Data for processing >>
- - - -
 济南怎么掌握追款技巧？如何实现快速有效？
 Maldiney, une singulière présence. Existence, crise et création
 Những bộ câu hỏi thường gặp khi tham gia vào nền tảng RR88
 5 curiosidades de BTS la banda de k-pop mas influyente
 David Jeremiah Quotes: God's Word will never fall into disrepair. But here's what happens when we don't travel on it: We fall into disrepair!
- - - -
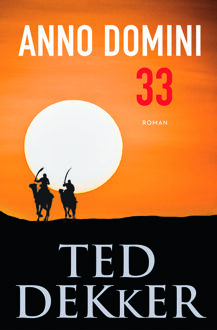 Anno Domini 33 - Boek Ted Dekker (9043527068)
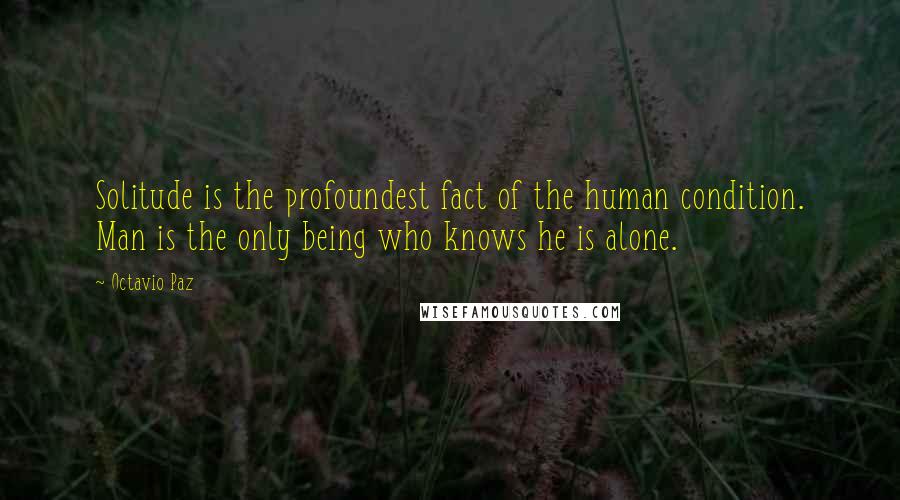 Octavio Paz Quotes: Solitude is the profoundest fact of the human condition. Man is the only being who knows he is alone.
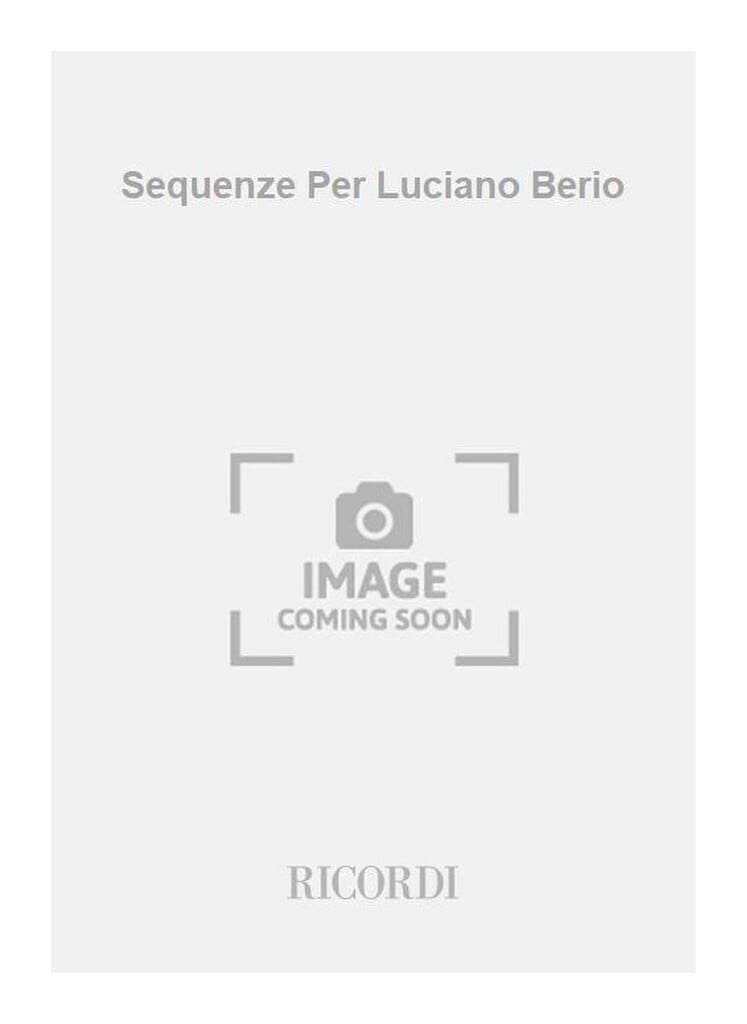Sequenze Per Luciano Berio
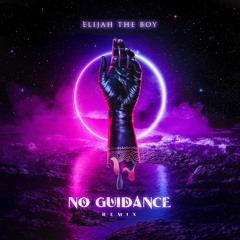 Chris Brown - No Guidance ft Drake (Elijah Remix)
- - - -
Problem statement >> Reproduce exactly the lines of the data above that run from the line with "Anno Domini 33" down to the line with "Chris Brown - No", both ends included. Pictures do not belong in the copy.

Solution >>
 Anno Domini 33 - Boek Ted Dekker (9043527068)
 Octavio Paz Quotes: Solitude is the profoundest fact of the human condition. Man is the only being who knows he is alone.
Sequenze Per Luciano Berio
 Chris Brown - No Guidance ft Drake (Elijah Remix)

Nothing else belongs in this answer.